At the Keough School

Rahul Oka is a research associate professor in the Keough School of Global Affairs at the University of Notre Dame.

Research and Publications

Oka focuses on the impact of trade, commerce, and traders on social, political, and cultural infrastructures. An economic anthropologist, Oka researches the anthropology of urbanism, social network analysis, the development of complex socioeconomic systems, applications of agent-based simulation modeling techniques to anthropology, and archaeometry/materials analysis. He is a faculty fellow of the Kellogg Institute for International Studies.

Oka’s current research focuses on trading systems and networks in the disaster economies of western and northern Kenya and southern Sudan and their relationship to development; refugee-host interactions in northern Kenya; trade, urbanism, and politics, focusing on the institutionalization of poverty and inequality in South Asia and East Africa (past and present); violence and scapegoating of merchant and other transient groups; relationships between commercial groups and political regulatory institutions; and adaptive resilience and transformation in business networks and other socioeconomic systems.

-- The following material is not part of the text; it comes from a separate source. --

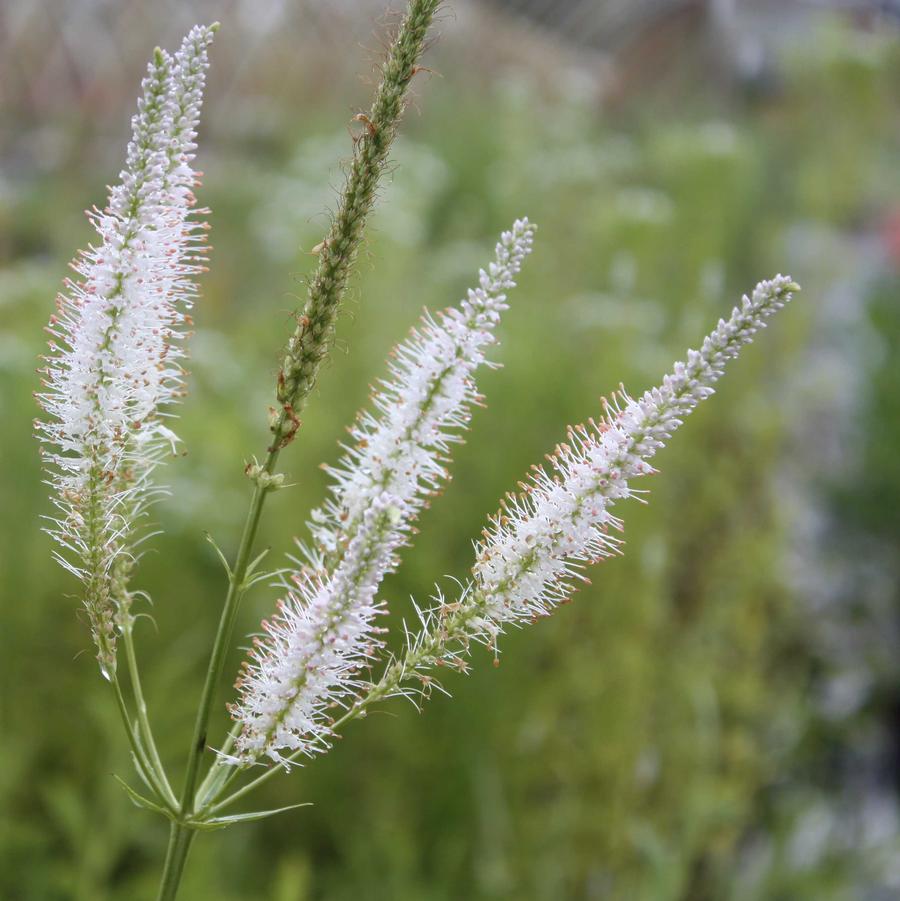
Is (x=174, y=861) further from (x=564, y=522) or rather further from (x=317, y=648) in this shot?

Roka is co-editor of the forthcoming book Ecology, Economy and Culture: Human Adaptation in Tsavo, Southeastern Kenya (with Chapurukha M. Kusimba and Sibel Kusimba, Fieldiana Press). He is the author of several book chapters, and his work has also appeared in Hormones and Behavior, Economic Anthropology, American AnthropologistUrban Anthropology and Studies of Cultural Systems and World Economic Development, the Journal of Archaeological Research, and the Journal of Archaeological Method and Theory.He holds a PhD from the University of Illinois Chicago and the Field Museum.